Please retype every one of the records below word for word, leaving the pictures out of your copy.

* [LISTED RECORDS]:
※

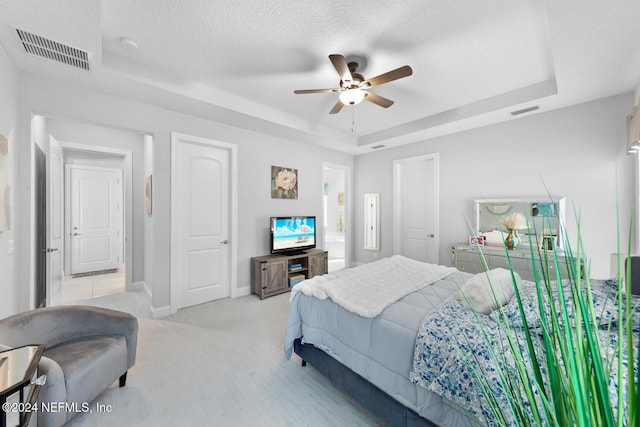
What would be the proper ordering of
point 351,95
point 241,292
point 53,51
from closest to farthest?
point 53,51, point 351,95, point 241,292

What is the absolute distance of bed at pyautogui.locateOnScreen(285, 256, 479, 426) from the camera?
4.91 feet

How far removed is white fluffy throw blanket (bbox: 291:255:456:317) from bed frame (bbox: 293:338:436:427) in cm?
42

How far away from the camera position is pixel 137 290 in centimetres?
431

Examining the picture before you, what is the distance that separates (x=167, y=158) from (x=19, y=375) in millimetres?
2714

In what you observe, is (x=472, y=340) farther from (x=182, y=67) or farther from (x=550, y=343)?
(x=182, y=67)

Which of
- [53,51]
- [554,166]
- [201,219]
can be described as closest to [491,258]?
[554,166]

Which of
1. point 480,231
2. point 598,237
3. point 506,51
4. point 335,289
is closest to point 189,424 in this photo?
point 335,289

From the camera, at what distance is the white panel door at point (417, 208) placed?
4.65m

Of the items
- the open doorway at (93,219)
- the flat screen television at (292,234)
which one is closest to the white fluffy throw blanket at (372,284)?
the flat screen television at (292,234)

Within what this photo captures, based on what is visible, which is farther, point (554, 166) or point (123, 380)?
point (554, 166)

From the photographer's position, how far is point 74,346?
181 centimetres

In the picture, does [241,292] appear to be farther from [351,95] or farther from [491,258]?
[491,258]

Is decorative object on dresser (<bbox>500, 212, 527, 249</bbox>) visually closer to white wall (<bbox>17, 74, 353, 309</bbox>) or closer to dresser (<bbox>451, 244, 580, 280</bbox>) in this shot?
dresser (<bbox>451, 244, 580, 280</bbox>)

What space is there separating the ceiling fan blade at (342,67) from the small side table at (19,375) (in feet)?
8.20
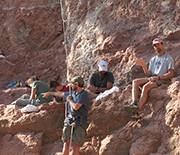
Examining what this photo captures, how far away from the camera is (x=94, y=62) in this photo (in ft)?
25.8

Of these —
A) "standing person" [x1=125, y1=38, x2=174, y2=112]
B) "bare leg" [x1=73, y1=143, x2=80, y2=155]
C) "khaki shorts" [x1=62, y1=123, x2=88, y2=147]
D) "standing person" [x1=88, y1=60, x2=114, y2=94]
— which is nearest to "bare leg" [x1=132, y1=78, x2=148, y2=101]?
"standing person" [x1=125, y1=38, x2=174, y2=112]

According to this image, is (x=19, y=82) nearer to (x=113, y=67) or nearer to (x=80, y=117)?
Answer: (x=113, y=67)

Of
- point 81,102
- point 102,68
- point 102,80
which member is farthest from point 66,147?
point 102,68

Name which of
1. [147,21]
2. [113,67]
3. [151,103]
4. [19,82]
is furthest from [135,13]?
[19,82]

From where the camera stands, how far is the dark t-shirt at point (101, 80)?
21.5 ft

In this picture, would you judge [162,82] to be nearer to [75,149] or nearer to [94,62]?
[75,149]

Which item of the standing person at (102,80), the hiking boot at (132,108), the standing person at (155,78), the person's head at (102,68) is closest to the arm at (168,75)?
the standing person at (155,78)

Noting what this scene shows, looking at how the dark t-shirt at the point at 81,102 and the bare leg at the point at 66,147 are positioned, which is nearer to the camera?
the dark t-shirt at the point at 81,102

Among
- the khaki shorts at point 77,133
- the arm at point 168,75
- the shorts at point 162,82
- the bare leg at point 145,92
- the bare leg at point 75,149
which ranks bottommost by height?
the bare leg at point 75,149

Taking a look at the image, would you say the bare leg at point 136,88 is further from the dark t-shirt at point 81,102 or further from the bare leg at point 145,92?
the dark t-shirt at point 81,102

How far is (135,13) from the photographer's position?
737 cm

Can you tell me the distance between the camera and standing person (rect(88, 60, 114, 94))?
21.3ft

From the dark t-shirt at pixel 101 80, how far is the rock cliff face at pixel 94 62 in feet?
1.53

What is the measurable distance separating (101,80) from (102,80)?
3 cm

※

* [COMPLETE ANSWER]:
What would be the proper ordering of
point 351,95
point 241,292
point 53,51
from closest to farthest?
point 53,51, point 351,95, point 241,292

What is the absolute distance of bed at pyautogui.locateOnScreen(285, 256, 479, 426) from the camera?
4.91 feet

How far removed is white fluffy throw blanket (bbox: 291:255:456:317) from bed frame (bbox: 293:338:436:427) in cm?
42

How far away from the camera position is pixel 137 290 in centimetres?
431

Examining the picture before you, what is the distance that separates (x=167, y=158) from (x=19, y=375) in millimetres?
2714

In what you observe, is (x=472, y=340) farther from (x=182, y=67) or farther from (x=550, y=343)?
(x=182, y=67)

Which of
- [53,51]
- [554,166]
- [201,219]
can be described as closest to [491,258]?
[554,166]

Which of
1. point 480,231
2. point 598,237
3. point 506,51
4. point 335,289
is closest to point 189,424 in this photo?
point 335,289

From the camera, at what distance is the white panel door at point (417, 208) placed?
4.65m

Of the items
- the open doorway at (93,219)
- the flat screen television at (292,234)
which one is closest to the white fluffy throw blanket at (372,284)?
the flat screen television at (292,234)

Within what this photo captures, based on what is visible, which is farther, point (554, 166) or point (123, 380)?
point (554, 166)

From the photographer's position, how far is point 74,346?
181 centimetres

In the picture, does [241,292] appear to be farther from [351,95] or farther from [491,258]?
[491,258]

Is decorative object on dresser (<bbox>500, 212, 527, 249</bbox>) visually closer to white wall (<bbox>17, 74, 353, 309</bbox>) or closer to dresser (<bbox>451, 244, 580, 280</bbox>) in this shot?
dresser (<bbox>451, 244, 580, 280</bbox>)

What space is there separating the ceiling fan blade at (342,67) from the small side table at (19,375) (in feet)?
8.20
Examining what this photo captures, how far away from the camera is (x=94, y=62) in this photo (in ft)?
25.8

Of these —
A) "standing person" [x1=125, y1=38, x2=174, y2=112]
B) "bare leg" [x1=73, y1=143, x2=80, y2=155]
C) "khaki shorts" [x1=62, y1=123, x2=88, y2=147]
D) "standing person" [x1=88, y1=60, x2=114, y2=94]
— which is nearest to "bare leg" [x1=132, y1=78, x2=148, y2=101]?
"standing person" [x1=125, y1=38, x2=174, y2=112]

According to this image, is (x=19, y=82) nearer to (x=113, y=67) or nearer to (x=80, y=117)?
Answer: (x=113, y=67)

Of
- point 81,102
- point 102,68
- point 102,80
which member is farthest from point 66,147?
point 102,68

Name which of
1. [147,21]
2. [113,67]
3. [151,103]
4. [19,82]
is furthest from [135,13]?
[19,82]

From where the camera stands, how far is the dark t-shirt at point (101, 80)?
21.5 ft

In this picture, would you judge [162,82] to be nearer to [75,149] or nearer to [94,62]?
[75,149]

Which item of the standing person at (102,80), the hiking boot at (132,108), the standing person at (155,78), the person's head at (102,68) is closest to the arm at (168,75)?
the standing person at (155,78)

Noting what this scene shows, looking at how the dark t-shirt at the point at 81,102 and the bare leg at the point at 66,147 are positioned, which is nearer to the camera?
the dark t-shirt at the point at 81,102

Among
- the khaki shorts at point 77,133
- the arm at point 168,75
- the shorts at point 162,82
- the bare leg at point 145,92
- the bare leg at point 75,149
which ranks bottommost by height?
the bare leg at point 75,149

Taking a look at the image, would you say the bare leg at point 136,88 is further from the dark t-shirt at point 81,102 or further from the bare leg at point 145,92?
the dark t-shirt at point 81,102

How far is (135,13) from the photographer's position?
737 cm

Can you tell me the distance between the camera and standing person (rect(88, 60, 114, 94))?
21.3ft

From the dark t-shirt at pixel 101 80, how far is the rock cliff face at pixel 94 62 in feet?
1.53

What is the measurable distance separating (101,80) from (102,80)?
3 cm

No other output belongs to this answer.